The Trump administration has portrayed the cities as war-ravaged and lawless amid its crackdown on illegal immigration. Officials in Illinois and Oregon say military intervention isn’t needed and that federal involvement is inflaming the situation.
The lawsuit alleges that “these advances in President Trump’s long-declared ‘War’ on Chicago and Illinois are unlawful and dangerous.” Illinois Gov. JB Pritzker said a court hearing was scheduled for Thursday.
“Donald Trump is using our service members as political props and as pawns in his illegal effort to militarize our nation’s cities,” Pritzker, a Democrat, said.
Pritzker said some 300 of the state’s guard troops were to be federalized and deployed to Chicago, along with 400 others from Texas.
Pritzker said the potential deployment amounted to “Trump’s invasion,” and he called on Republican Texas Gov. Greg Abbott to block it. Abbott pushed back and said the crackdown was needed to protect federal workers who are in the city as part of the president’s increased immigration enforcement.
Abbott posted a picture on the social platform X on Monday night of Texas National Guard members boarding a plane, but didn't specify where they were going.
White House spokesperson Abigail Jackson confirmed in a weekend statement that Trump authorized using Illinois National Guard members, citing what she called “ongoing violent riots and lawlessness” that local leaders have not quelled.
The sight of armed Border Patrol agents making arrests near famous landmarks amplified concerns from Chicagoans already uneasy after an immigration crackdown that began last month. Agents have targeted immigrant-heavy and largely Latino areas.
Chicago Mayor Brandon Johnson said Monday that he signed an executive order barring federal immigration agents and others from using city-owned property, such as parking lots, garages and vacant lots, as staging areas for enforcement operations.
Protesters have frequently rallied near an immigration facility outside the city, and federal officials reported the arrests of 13 protesters Friday near the U.S. Immigration and Customs Enforcement building in Broadview. Mayor Katrina Thompson, citing safety and other factors, said she was limiting protests to 9 a.m. to 6 p.m.
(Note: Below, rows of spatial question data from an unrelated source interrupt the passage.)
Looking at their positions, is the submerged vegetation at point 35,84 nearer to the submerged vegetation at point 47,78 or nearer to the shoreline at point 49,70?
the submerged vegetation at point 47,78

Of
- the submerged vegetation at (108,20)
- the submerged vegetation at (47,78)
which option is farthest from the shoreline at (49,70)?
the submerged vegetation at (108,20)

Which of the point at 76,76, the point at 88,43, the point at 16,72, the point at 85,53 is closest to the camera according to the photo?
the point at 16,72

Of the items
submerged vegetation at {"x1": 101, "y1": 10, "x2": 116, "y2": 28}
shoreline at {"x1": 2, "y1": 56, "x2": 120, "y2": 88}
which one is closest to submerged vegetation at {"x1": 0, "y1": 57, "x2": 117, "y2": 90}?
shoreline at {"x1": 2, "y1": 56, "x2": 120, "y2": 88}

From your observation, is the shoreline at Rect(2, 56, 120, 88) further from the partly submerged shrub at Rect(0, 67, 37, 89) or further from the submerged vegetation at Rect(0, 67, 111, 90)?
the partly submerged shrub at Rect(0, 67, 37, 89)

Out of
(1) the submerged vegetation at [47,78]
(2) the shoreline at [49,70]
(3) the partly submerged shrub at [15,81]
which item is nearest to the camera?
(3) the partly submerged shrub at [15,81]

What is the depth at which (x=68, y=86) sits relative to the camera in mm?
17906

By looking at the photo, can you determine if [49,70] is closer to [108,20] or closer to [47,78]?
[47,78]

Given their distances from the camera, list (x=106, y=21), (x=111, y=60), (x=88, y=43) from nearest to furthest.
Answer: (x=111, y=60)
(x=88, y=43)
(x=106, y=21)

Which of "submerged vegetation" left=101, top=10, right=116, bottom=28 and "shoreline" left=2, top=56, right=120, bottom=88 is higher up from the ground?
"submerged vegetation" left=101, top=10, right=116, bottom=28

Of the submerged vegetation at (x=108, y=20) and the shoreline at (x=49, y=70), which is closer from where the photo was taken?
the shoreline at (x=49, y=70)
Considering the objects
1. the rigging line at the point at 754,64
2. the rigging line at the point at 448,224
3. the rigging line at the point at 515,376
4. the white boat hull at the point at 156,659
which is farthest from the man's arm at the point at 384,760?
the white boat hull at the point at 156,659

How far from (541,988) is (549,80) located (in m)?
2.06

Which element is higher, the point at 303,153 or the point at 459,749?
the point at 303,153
The ACLU of Illinois on Monday sued Trump, Department of Homeland Security, ICE, Border Patrol and national and local leaders at several agencies, accusing them of unleashing a campaign of violence and intimidation against peaceful protesters and journalists during weeks of demonstrations outside that facility. The lawsuit alleges that federal agents used “indiscriminate” and “violent force,” including tear gas, rubber bullets, pepper balls and flash grenades, interfering with First Amendment rights.
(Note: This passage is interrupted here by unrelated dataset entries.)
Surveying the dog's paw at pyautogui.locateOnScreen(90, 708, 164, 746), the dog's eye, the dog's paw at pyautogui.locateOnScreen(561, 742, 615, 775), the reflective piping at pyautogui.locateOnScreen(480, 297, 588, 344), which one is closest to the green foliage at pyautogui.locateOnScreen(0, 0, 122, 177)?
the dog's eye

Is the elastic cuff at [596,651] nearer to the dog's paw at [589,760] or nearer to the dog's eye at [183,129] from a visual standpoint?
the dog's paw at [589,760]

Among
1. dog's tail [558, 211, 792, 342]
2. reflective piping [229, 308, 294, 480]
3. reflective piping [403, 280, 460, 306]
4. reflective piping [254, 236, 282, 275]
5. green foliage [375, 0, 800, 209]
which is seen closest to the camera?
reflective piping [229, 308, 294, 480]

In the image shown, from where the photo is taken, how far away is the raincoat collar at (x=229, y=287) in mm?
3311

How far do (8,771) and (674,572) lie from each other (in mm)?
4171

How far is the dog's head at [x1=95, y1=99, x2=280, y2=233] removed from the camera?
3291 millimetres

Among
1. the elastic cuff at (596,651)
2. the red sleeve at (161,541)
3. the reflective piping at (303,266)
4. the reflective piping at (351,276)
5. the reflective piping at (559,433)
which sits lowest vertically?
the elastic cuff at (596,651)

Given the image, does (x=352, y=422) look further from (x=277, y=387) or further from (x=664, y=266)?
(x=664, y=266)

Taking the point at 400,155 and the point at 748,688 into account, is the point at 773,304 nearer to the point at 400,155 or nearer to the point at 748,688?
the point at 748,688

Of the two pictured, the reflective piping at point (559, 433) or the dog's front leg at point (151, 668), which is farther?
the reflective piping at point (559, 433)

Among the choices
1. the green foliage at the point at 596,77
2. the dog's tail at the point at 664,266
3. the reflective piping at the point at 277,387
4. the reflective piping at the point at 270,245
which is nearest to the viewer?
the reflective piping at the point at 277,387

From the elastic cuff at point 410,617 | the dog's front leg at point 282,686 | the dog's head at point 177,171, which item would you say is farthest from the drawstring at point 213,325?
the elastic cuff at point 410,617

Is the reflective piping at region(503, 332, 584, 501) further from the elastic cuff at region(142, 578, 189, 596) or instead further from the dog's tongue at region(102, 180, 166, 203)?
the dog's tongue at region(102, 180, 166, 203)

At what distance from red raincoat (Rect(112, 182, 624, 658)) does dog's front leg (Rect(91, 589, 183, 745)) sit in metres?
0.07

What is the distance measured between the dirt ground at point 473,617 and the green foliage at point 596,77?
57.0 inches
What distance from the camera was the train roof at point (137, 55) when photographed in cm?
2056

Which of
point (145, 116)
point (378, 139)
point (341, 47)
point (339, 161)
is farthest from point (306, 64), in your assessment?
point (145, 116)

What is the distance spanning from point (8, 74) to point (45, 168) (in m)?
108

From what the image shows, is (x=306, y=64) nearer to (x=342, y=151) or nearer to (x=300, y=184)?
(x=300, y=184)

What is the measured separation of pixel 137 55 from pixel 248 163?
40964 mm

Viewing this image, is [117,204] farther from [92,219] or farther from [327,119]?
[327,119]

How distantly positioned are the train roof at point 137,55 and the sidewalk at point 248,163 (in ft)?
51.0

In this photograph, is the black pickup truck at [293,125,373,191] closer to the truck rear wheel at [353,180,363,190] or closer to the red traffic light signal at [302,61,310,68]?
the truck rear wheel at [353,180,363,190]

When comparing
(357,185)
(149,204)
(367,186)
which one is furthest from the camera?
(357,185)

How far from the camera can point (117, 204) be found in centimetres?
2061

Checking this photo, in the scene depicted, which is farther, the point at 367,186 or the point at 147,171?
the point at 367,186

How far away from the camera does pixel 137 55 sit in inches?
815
DHS Spokesperson Tricia McLaughlin said in response to the lawsuit that “the First Amendment protects speech and peaceful assembly — not rioting."
Elsewhere, DHS acknowledged that agents shot a woman Saturday on Chicago's southwest side. The department said it happened after Border Patrol agents patrolling the area were “rammed by vehicles and boxed in by 10 cars.”
Chicago Police Superintendent Larry Snelling said it's reasonable for agents to use force if they believe they're being ambushed. He noted officers were redeployed from other parts of the city to assist the agents and that 27 were affected by tear gas.
“We cannot become a society where we just decide to take everything in our own hands and start to commit crimes against law enforcement,” Snelling said.
He said it’s difficult to “toe the line” between not helping federal immigration agents and maintaining public safety.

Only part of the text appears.